**Dataset:**
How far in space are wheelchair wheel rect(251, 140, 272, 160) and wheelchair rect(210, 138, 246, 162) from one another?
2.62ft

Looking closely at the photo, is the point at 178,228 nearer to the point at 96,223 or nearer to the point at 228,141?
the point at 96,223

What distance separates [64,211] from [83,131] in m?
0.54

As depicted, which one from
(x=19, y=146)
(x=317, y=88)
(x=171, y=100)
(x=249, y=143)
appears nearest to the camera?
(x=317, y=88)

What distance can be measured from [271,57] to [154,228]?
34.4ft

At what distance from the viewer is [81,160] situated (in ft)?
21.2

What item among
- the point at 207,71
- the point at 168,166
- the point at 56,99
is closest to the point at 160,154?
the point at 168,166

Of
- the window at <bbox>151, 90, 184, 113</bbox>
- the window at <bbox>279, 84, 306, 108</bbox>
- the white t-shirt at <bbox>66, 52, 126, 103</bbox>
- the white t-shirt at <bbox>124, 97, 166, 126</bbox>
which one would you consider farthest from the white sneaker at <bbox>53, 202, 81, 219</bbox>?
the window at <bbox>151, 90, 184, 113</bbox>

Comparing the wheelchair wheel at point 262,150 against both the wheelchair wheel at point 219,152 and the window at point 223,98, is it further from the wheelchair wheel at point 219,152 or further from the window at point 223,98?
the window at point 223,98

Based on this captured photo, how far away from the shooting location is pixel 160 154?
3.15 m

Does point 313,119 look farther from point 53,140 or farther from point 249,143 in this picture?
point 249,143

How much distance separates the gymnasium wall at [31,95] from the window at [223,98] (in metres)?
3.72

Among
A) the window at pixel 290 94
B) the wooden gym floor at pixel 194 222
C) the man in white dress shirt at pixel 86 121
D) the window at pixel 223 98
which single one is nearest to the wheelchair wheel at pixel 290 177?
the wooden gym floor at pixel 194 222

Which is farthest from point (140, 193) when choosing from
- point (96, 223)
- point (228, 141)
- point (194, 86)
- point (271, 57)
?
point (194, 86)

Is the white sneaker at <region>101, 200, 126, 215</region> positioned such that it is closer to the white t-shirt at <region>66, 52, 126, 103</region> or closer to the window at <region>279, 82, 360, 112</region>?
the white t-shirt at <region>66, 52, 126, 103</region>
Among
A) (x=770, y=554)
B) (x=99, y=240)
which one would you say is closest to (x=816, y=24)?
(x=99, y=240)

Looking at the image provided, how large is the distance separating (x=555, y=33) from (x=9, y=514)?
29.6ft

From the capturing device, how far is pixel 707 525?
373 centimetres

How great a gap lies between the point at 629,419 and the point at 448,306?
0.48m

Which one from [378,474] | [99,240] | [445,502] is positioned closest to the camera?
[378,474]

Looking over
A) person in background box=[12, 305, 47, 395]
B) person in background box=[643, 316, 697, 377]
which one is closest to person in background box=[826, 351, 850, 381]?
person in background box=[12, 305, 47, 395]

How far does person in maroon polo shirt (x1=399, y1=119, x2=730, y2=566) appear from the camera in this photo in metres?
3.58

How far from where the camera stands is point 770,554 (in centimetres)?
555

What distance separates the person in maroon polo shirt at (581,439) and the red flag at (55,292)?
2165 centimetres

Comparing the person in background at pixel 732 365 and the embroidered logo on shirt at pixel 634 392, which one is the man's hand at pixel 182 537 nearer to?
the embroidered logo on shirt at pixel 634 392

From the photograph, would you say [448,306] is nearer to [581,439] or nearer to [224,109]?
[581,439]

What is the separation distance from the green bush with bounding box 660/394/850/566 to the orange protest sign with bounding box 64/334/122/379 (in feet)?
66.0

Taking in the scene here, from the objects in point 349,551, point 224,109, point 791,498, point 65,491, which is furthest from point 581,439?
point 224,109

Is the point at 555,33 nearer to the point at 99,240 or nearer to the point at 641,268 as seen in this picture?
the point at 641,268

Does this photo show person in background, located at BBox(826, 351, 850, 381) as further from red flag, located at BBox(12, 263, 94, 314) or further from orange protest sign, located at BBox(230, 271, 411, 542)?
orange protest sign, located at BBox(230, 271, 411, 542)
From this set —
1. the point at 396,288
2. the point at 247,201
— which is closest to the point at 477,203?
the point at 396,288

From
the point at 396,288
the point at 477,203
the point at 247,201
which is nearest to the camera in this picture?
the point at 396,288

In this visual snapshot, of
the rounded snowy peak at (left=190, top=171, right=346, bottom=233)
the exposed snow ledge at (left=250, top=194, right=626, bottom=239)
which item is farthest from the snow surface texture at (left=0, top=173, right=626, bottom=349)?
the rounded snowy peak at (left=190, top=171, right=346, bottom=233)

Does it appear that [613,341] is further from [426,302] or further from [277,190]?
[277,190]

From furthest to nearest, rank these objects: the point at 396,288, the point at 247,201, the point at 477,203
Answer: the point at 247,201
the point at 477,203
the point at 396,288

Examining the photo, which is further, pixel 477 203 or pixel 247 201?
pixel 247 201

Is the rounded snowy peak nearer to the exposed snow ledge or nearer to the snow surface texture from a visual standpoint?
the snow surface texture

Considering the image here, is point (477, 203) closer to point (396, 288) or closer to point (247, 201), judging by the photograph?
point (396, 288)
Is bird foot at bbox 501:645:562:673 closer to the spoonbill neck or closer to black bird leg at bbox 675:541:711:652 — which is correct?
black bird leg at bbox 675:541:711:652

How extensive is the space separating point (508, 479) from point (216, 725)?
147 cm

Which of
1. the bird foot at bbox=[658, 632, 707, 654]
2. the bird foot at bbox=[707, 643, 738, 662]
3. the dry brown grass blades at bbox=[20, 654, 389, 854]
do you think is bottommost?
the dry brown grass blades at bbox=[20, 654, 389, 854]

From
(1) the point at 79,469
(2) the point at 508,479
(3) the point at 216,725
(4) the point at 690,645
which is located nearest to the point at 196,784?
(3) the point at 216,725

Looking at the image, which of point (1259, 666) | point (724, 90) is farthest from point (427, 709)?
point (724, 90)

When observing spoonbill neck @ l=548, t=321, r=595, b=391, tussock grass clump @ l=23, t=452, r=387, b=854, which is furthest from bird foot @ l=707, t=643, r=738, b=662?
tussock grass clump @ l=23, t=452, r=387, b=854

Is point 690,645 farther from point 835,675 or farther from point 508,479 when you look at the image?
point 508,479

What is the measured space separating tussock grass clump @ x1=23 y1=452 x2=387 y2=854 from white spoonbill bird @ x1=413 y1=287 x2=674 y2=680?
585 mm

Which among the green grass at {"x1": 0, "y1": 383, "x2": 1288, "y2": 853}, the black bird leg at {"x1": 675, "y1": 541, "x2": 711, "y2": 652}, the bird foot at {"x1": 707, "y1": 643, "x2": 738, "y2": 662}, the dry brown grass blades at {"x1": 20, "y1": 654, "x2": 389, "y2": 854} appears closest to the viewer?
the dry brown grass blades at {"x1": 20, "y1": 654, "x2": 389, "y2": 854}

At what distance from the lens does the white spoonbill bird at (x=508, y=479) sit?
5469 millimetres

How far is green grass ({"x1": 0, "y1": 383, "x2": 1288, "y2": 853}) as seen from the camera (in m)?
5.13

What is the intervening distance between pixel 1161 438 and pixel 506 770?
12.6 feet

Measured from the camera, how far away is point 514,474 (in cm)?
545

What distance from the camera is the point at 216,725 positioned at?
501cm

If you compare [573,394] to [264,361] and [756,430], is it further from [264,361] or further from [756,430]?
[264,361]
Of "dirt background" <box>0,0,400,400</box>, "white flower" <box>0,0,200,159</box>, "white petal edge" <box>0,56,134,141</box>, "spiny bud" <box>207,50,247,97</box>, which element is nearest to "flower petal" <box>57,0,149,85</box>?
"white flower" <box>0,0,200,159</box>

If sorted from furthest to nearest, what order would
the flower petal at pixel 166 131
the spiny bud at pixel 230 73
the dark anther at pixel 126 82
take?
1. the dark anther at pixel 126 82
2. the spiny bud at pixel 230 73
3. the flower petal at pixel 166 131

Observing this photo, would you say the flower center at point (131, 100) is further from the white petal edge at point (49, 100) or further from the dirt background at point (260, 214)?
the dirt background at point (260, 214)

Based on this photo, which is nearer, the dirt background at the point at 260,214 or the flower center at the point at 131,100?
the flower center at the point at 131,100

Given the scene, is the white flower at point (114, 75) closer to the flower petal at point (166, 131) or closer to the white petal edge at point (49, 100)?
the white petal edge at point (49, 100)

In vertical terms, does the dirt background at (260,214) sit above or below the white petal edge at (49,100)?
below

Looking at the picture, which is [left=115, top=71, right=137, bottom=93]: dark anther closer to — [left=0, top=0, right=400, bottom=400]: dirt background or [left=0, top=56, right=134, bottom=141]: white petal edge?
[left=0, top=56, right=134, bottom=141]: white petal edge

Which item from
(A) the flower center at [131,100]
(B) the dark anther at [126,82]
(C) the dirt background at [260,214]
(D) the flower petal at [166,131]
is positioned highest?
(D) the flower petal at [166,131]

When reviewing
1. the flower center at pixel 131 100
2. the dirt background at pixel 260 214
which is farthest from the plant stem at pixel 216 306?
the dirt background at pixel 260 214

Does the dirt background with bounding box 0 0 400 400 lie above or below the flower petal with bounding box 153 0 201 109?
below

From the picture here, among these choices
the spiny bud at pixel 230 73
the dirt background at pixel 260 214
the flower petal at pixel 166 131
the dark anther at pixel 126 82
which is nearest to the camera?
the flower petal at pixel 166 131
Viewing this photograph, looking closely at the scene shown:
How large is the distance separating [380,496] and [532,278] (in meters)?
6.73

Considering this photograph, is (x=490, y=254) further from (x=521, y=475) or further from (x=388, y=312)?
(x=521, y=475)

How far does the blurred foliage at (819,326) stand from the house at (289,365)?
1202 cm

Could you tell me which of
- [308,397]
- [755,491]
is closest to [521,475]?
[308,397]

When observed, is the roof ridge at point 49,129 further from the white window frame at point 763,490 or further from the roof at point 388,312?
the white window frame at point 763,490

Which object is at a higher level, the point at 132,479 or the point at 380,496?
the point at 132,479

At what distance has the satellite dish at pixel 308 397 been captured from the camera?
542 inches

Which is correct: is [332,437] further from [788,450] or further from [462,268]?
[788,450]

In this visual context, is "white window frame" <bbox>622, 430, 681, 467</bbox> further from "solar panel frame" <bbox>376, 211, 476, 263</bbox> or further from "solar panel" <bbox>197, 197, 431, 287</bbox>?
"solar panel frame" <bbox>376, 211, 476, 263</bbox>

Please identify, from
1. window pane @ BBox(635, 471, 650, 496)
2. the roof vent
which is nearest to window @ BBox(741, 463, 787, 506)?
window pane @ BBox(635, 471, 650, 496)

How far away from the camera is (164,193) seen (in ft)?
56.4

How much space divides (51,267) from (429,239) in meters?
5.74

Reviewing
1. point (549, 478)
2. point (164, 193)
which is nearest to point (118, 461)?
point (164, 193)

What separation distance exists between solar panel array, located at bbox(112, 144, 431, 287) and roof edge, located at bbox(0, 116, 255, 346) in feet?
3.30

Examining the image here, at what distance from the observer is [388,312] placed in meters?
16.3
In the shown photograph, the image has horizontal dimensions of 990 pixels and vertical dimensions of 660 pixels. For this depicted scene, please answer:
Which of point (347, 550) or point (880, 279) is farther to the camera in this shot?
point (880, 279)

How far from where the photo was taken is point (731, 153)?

**Problem to solve:** Find the line that contains "What separation distance" in the listing above. Retype it and every line after it up to the last, exactly, and nothing else.

**Response:**
What separation distance exists between solar panel array, located at bbox(112, 144, 431, 287) and roof edge, located at bbox(0, 116, 255, 346) in feet?
3.30

Examining the image here, at what distance from the observer is [388,312] placed in meters?
16.3
In the shown photograph, the image has horizontal dimensions of 990 pixels and vertical dimensions of 660 pixels. For this depicted scene, please answer:
Which of point (347, 550) or point (880, 279) is farther to the camera in this shot?
point (880, 279)

How far from where the photo was taken is point (731, 153)?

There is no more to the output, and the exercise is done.